§ Work item
The triple witching text below names what an individual day trader's handling of triple witching depends on. List each of those factors.

Effects on the Market

Futures and options contracts, unlike a stock, have an expiration date. Large bets have been placed in the futures markets, and triple witching is when those traders will have to decide if they will roll their futures contracts over and maintain a position in a non-expired contract, or close their futures position, which could be buying or selling, depending on the direction of their original trade. 

Options traders also find out if their options expire in or out of the money. On such days, traders with large positions in these contracts may be financially incentivized to try to temporarily push the underlying market in a certain direction to affect the value of their contracts. The expiration forces traders to act by a certain day, causing trading volume in affected markets to rise. 

Triple or quadruple witching is often said to cause volatility in the underlying markets, and in the expiring contracts themselves, both during the week preceding, and on the expiration day. In some cases, this may be true, but triple witching can also be a rather calm event, with lower volatility and a statistical bias to the upside (at lease for S&P 500 futures) during the week of and on triple witching.

What to Watch For

Because of the increased volume, the chance of some abnormal price moves—and a statistical bias which may cause some day trading strategies not to work (which work during non-triple witching weeks/days)—some day traders recommend caution, and others recommend not trading at all. How an individual day trader chooses to handle triple witching will depend on their trading style, trading strategies, and level of trading experience. New traders will want to be more cautious in the days leading up to and on Triple Witching Friday.

If a day trader opts to trade during these weeks, measures should be taken to ensure the strategy being used works in such an environment, or a new strategy can be constructed specifically for this week. Swing traders and investors are unlikely to be significantly affected by the event, but swing traders may wish to take note of any statistical biases present during the week of triple witching.

The Bottom Line

Triple and quadruple witching does not include all of the stock index futures and options contracts, so even though they are the most talked-about expiration events, they are not the only expiration days. Short-term traders should adapt their strategies to these conditions, avoid trading, or reduce their position size if they notice their performance deteriorates during this time.

§ Extracted information

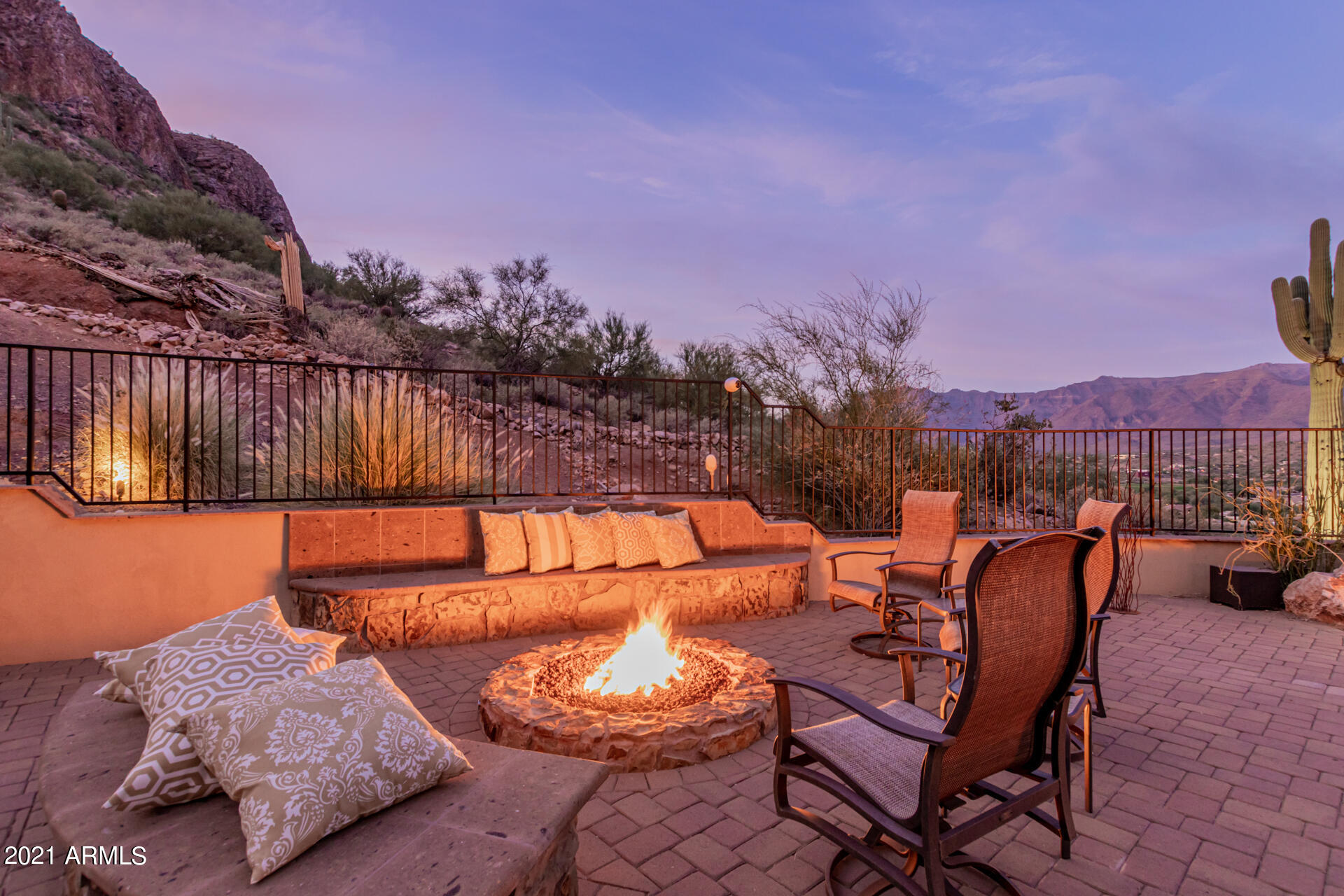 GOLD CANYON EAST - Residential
...
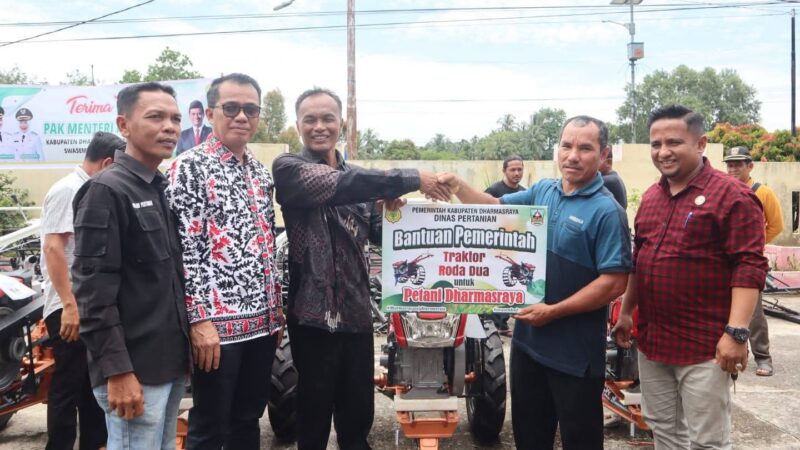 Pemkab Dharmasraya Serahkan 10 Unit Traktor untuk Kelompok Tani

§ Output below
Trading style, trading strategies, and level of trading experience.